[Scraped caption text data]
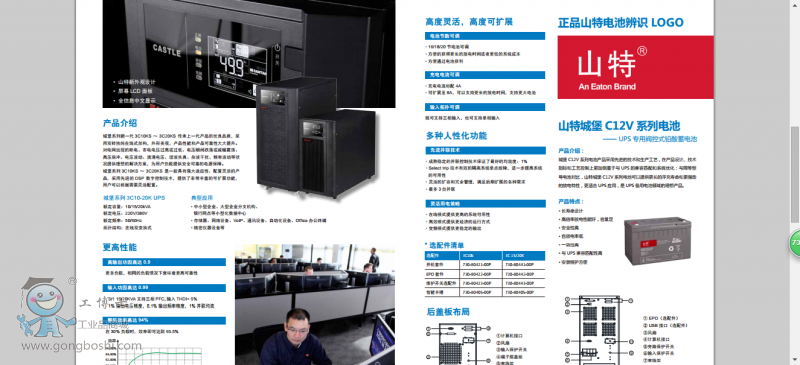 QQ�DƬ20161015223036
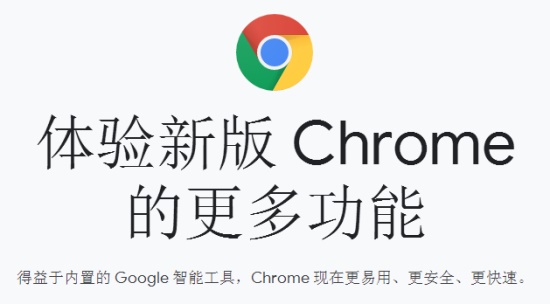 谷歌浏览器中文版官方下载安装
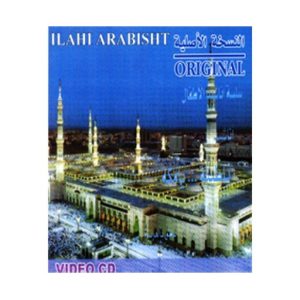 Islamische Lider in Arabische sprache gesungen von Kinder, DVD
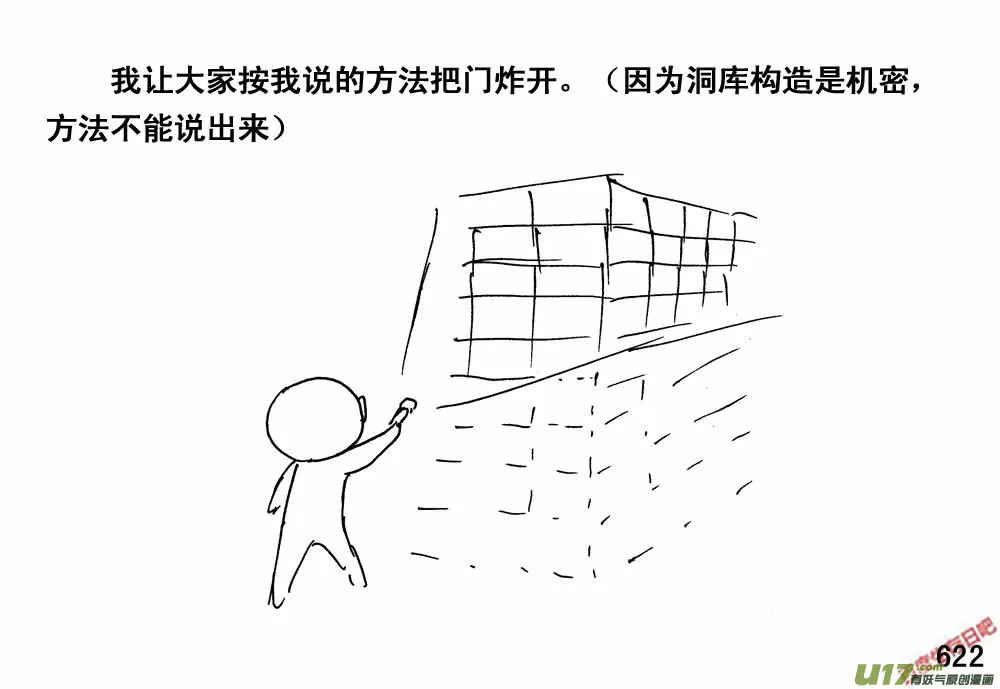 生存日记丧尸漫画,（第三季）35运输大队4图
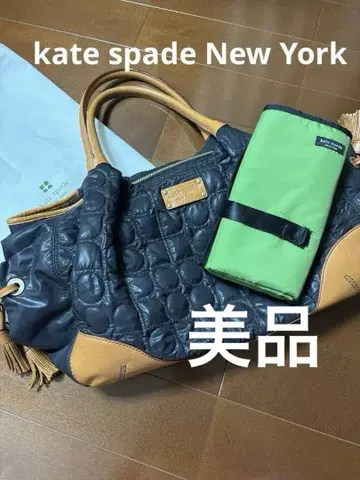 kate spade New York 퀼팅 디자인 마더 백
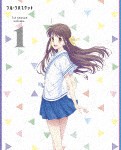 [枚数限定]フルーツバスケット 1st season Vol.1(DVD)/アニメーション[DVD]【返品種別A】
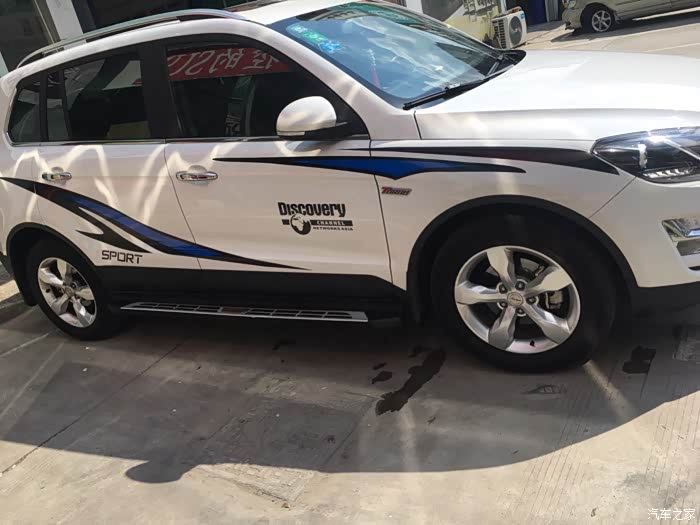 大迈x5改装作业换了个马甲还是我的大迈x5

**Work task:** Leave out the pictures and print each record exactly as it stands.

**Task solution:**
 QQ�DƬ20161015223036
 谷歌浏览器中文版官方下载安装
 Islamische Lider in Arabische sprache gesungen von Kinder, DVD
 生存日记丧尸漫画,（第三季）35运输大队4图
 kate spade New York 퀼팅 디자인 마더 백
 [枚数限定]フルーツバスケット 1st season Vol.1(DVD)/アニメーション[DVD]【返品種別A】
 大迈x5改装作业换了个马甲还是我的大迈x5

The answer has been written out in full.